_Document text_
--- START ---
Shirley
Temple Passed Away at 85
With a heavy heart Shirley Temple, the
child star phenomenon of the 1930s who went on to a career in international
diplomacy, died Tuesday in California
at age 85.
A statement from
her family provided to news organizations said she died at home in Woodside , Calif. ,
of natural causes. “She was surrounded by her family and caregivers,” the BBC
quoted the statement as saying. “We salute her for a life of remarkable
achievements as an actor, as a diplomat, and… our beloved mother, grandmother
[and] great-grandmother.”
A string of
non-stop hits starting with “Little Miss Marker” in 1934 and continuing with
such films as “Captain January,” “Poor Little Rich Girl” and “Wee Willie
Winkie” captured Depression-era America’s heart, keeping the troubled 20th
Century Fox solvent.
The dimpled,
blonde, curly-headed Temple
was the nation’s top box office attraction from 1935-38 and one of the nation’s
top wage earners. Reflecting the extent of her popularity, she received 135,000
birthday cards on her 11th birthday. By 1938, 20th Century Fox, the studio for
which she earned some $30 million, had upped her salary to $10,000 a week.
After surviving a
serious illness due to complications from childbirth and, later, a mastectomy, Temple evolved into a
diplomat. She ran unsuccessfully for Congress from San Mateo County , Calif.
She was U.S. representative
at the United Nations, ambassador to Ghana ,
U.S. chief of protocol under
President Gerald Ford and President George H.W. Bush’s ambassador to Czechoslovakia .
--- END ---
_Goal_
According to the article on Shirley Temple's death, what weekly salary was 20th Century Fox paying her by 1938?

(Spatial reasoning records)
--- START ---
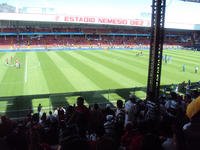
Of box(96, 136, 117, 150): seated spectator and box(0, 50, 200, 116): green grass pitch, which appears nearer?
box(96, 136, 117, 150): seated spectator

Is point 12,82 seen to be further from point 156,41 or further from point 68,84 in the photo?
point 156,41

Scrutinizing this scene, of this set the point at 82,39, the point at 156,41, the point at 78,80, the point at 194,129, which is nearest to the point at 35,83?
the point at 78,80

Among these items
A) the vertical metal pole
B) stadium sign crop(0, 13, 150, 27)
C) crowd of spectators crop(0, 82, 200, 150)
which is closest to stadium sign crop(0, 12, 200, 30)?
stadium sign crop(0, 13, 150, 27)

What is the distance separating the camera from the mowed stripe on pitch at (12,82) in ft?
51.2

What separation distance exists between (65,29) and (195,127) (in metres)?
60.3

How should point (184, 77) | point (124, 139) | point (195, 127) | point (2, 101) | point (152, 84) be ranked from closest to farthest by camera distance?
point (195, 127), point (124, 139), point (152, 84), point (2, 101), point (184, 77)

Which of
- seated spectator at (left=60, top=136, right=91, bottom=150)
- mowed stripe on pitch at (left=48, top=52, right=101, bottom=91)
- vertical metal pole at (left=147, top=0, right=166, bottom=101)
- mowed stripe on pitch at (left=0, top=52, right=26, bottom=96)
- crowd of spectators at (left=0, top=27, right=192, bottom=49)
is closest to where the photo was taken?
seated spectator at (left=60, top=136, right=91, bottom=150)

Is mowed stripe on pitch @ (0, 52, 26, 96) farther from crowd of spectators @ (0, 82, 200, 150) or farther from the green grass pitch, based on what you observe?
crowd of spectators @ (0, 82, 200, 150)

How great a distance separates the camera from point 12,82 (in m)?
18.1

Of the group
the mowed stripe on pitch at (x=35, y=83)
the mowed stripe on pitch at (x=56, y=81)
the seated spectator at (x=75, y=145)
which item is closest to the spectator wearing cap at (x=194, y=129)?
the seated spectator at (x=75, y=145)

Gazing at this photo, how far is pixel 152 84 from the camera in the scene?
30.6 feet

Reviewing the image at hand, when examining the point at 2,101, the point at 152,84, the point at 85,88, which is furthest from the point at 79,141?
the point at 85,88

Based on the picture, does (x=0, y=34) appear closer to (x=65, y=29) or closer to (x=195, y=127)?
(x=65, y=29)

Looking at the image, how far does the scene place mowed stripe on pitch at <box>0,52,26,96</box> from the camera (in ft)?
51.2
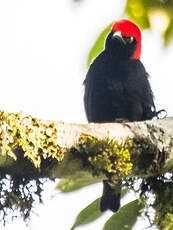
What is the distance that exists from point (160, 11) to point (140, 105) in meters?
2.10

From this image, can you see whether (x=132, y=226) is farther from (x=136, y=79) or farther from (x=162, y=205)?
(x=136, y=79)

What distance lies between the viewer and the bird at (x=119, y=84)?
11.1 feet

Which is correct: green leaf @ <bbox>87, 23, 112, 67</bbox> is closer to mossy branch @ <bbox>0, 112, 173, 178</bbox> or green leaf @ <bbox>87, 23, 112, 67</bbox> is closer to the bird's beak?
mossy branch @ <bbox>0, 112, 173, 178</bbox>

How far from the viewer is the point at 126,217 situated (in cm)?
217

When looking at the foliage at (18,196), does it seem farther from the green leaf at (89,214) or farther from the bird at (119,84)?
the bird at (119,84)

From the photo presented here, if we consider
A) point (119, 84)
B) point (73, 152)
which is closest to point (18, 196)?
point (73, 152)

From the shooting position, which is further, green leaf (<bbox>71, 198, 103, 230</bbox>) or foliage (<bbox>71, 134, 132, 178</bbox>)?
green leaf (<bbox>71, 198, 103, 230</bbox>)

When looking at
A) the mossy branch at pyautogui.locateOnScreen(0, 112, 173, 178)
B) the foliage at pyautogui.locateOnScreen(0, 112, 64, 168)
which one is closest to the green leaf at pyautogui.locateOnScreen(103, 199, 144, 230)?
the mossy branch at pyautogui.locateOnScreen(0, 112, 173, 178)

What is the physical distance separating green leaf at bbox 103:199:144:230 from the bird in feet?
3.63

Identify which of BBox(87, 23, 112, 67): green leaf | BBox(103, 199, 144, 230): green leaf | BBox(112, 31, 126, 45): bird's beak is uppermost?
BBox(112, 31, 126, 45): bird's beak

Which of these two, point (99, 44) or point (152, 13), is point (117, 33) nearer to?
point (99, 44)

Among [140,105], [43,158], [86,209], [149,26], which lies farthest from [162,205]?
[140,105]

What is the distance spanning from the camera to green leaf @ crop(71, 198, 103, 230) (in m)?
2.25

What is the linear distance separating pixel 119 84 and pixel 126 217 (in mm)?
1481
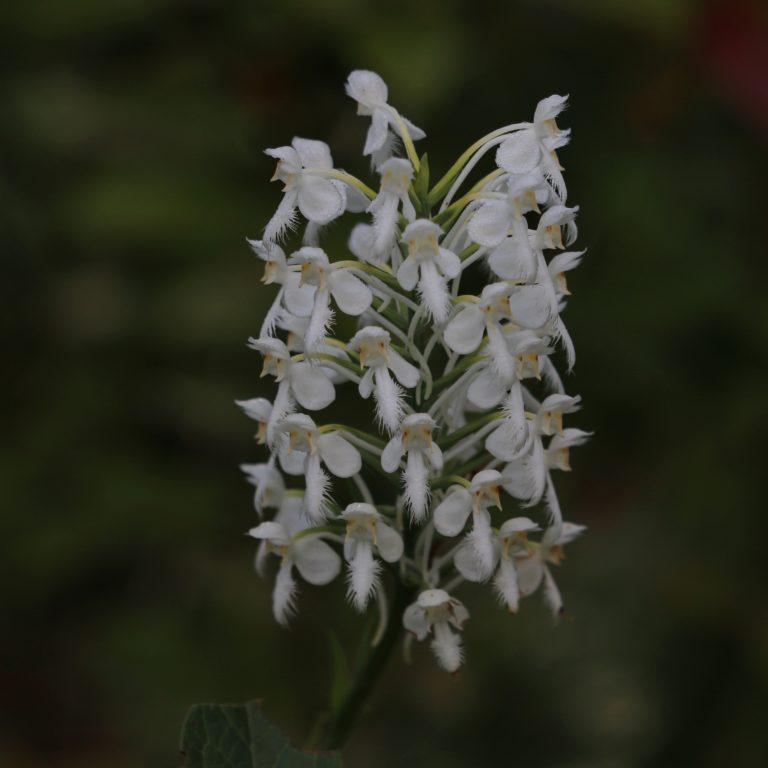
--- END ---
_Answer for the task_
$10,000 a week